Despite the Erupting Violence, Indian Businessmen Are Choosing to Stay Back in South Sudan

When violent clashes erupted in South Sudan's capital Juba in July, the Ministry of External Affairs sent planes to evacuate Indian citizens. But of the 550 Indians reportedly living in the city, only 156 chose to take a seat. The rest refused to leave. Arun Sharma/Hindustan Times via Getty Images
08 August, 2016

At peak afternoon on 14 July 2016, a dark grey C-17 aircraft, a bullseye in the Indian tricolour emblazoned on its fuselage, sat on the tarmac of the international airport in Juba, the capital of South Sudan. Standing outside the hatch were some of the most prominent businessmen of the city—hoteliers, commodity traders and landlords, among others—chatting with the members of the flight crew. A few minutes later, an order came from the tower, clearing the flight for takeoff. The businessmen stepped back from the door. As the engines whirred, they turned and walked back towards Juba.

The flight was one of two aircrafts sent to Juba as part of Operation Sankat Mochan, a rescue operation launched by India’s ministry of external affairs to evacuate Indian citizens trapped in South Sudan. But of the 550 Indians reportedly living in Juba, only 156 chose to take a seat. The second plane was almost entirely empty, save for 11 people. The rest refused to leave.

The evacuation was prompted by events of the week preceding it: in Juba, hundreds were killed during clashes between government troops and rebel forces, loyal to the South Sudanese president, Salva Kiir, and the vice president, Riek Machar, respectively. This was the second outbreak of violence in three years. The clashes stemmed from a bitter and intermittent rivalry between Kiir and Machar that had been ongoing since long before South Sudan became independent, in 2011. This time, assassinations of rebel officials set off a series of retaliatory attacks, culminating in a firefight at the president’s palace on 8 July. Though a ceasefire was declared on 11 July, much of the city remains displaced in churches and bush camps, including Riik, whose whereabouts are unknown.

“What can you do? This is South Sudan,” Champak Tank told me. Tank is an Indian and the head of Dynamic Construction, a company he founded when he moved to Juba in 2006. He was earlier in Kenya, heading a garment factory, and is one of a number of Indian businessmen that moved to South Sudan in the mid 2000s. In 2005, the Comprehensive Peace Agreement, or CPA, ended a 50-year civil war between Sudan and an insurgent south, paving the way for the creation of an independent South Sudan. Tank, and many others like him, moved from other parts of East Africa to Juba, a to-be capital with hardly any infrastructure, and brimming with business opportunities.
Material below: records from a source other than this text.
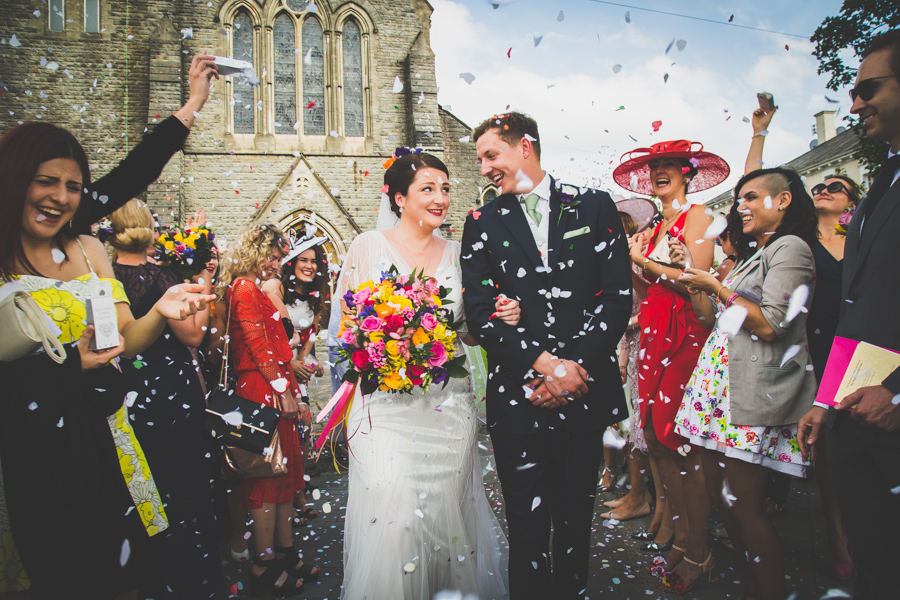 The Bride and Groom laughing whilst walking through the confetti in Bridgend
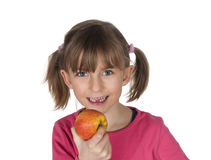 Happy child with tooth gap and apple Royalty Free Stock Photos
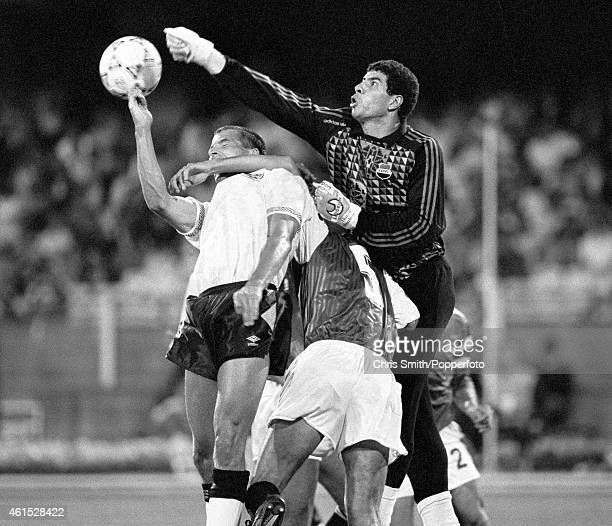 The Egyptian goalkeeper Ahmed Shoubeir punches the ball away under pressure from England striker Steve Bull during the FIFA World Cup match between...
The companies they eventually set up—construction, drilling, hotels and the like—played an essential role in the growth of the country, even after it achieved independent nationhood in 2011. And now, though the nation seems to be on the brink of a civil war, they are reluctant to leave.

Before they moved to Juba, many Indian businessmen cut their teeth in countries such as Tanzania, Kenya and Uganda. In the 1990s, for Indian businessmen, the draw of East Africa was strong: the countries in the region had established Indian communities, flexible economies, workable infrastructures, and—following India’s economic liberalisation in the 1990s—less competition.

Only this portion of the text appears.